In the Lower of the two chambers of the Chinese Parliament, a small majority belongs to the supporters of Sun Yat-sen, the Kuomintang Party, the “Nationalists”—to express this party’s essence in the context of Russian conditions, it should be called a radical-Narodnik republican party; a party of democracy. In the Upper Chamber it has a more considerable majority.
This party is opposed by smaller moderate or conservative parties with all sorts of names like “Radicals”, and so on. Actually, all these parties are parties of reactionaries, namely, bureaucrats, landowners and reactionary bourgeoisie. They all gravitate to the Chinese Cadet Y\"uan Shih-k’ai, the provisional President of the Republic, who has been acting more and more like a dictator. As a Cadet he has been running true to form: yesterday he was a monarchist; now that revolutionary democracy has won out, he is a republican; tomorrow he intends to be the head of state, again a monarchist state, that is, to betray the Republic.
Sun Yat-sen’s party is based on the south of China, which is the most advanced, the most developed industrially and commercially, and where the influence of Europe has been greatest.
Y\"uan Shih-k’ai’s parties are based on the backward north of China.
The early clashes have so far ended in a victory for Yuan Shih-k’ai: he has united all the “moderate” (i.e., reactionary) parties, split off a section of the “Nationalists”, got his man to fill the post of President of the Lower Chamber of Parliament, and contrary to the Will of Parliament, secured a loan from “Europe”, i.e., Europe’s swindling billionaires. The terms of the loan are hard, downright usurious, with the salt gabelle as security. The loan will put China in pawn to the most reactionary and plunderous European bourgeoisie, which is prepared to stamp out the freedom of any nation once profits are involved.

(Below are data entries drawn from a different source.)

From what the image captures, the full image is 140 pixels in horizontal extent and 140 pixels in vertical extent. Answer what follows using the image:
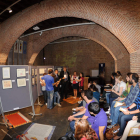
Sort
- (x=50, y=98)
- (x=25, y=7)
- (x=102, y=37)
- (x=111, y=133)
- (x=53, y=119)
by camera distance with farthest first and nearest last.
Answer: (x=102, y=37), (x=25, y=7), (x=50, y=98), (x=53, y=119), (x=111, y=133)

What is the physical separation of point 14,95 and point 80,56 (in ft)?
34.8

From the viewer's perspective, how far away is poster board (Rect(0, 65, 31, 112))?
3.55 m

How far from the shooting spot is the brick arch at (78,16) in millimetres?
4465

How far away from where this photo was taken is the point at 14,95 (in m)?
3.73

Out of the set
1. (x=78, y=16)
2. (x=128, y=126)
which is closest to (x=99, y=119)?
(x=128, y=126)

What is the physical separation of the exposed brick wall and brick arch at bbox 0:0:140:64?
21.5ft

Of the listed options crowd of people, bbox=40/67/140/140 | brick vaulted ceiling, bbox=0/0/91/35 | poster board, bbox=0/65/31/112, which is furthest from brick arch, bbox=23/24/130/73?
poster board, bbox=0/65/31/112

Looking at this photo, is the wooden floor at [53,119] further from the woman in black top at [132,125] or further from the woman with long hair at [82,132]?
the woman with long hair at [82,132]

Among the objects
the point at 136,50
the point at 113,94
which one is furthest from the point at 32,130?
the point at 136,50

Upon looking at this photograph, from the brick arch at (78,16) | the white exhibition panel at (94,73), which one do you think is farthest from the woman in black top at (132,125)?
the white exhibition panel at (94,73)

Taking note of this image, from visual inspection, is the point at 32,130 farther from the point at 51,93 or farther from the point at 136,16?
the point at 136,16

The European capitalists will reap tremendous profits on this loan of almost 250 million rubles.
This turns out to be an alliance between reactionary fear of the European proletariat on the part of the European bourgeoisie and the reactionary classes and sections of China.

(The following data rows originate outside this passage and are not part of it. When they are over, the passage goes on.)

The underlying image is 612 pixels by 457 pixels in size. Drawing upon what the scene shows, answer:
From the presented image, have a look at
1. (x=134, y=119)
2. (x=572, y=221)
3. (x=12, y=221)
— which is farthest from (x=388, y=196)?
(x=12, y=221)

For Sun Yat-sen’s party the struggle against this alliance is a very hard one.
What is this party’s weakness? It lies in the fact that it has not yet been able sufficiently to involve broad masses of the Chinese people in the revolution. The proletariat in China is still very weak—there is therefore no leading class capable of waging a resolute and conscious struggle to carry the democratic revolution to its end. The peasantry, lacking a leader in the person of the proletariat, is terribly downtrodden, passive, ignorant and indifferent to politics. Despite the revolutionary overthrow of the old and thoroughly corrupt monarchy, despite the victory of the republic, China has no universal suffrage! The elections to Parliament had a qualification: only those who had property valued at about 500 rubles were entitled to vote! This also shows how little of the really broad popular mass has yet been drawn into active support of the Chinese Republic. But without such massive support, without an organised and steadfast leading class, the Republic cannot be stable.
Still, despite its leader Sun Yat-sen’s major shortcomings (pensiveness and indecision, which are due to his lack of proletarian support), revolutionary democracy in China has done a great deal to awaken the people and to win freedom and consistently democratic institutions. By drawing ever broader masses of the Chinese peasantry into the movement and into politics, Sun Yat-sen’s party is becoming (to the extent to Which this process is taking place) a great factor of progress in Asia and of mankind’s progress. Whatever defeats it may suffer from political rogues, adventurers and dictators, who rely on the country’s reactionary forces, this party’s efforts will not have been in vain.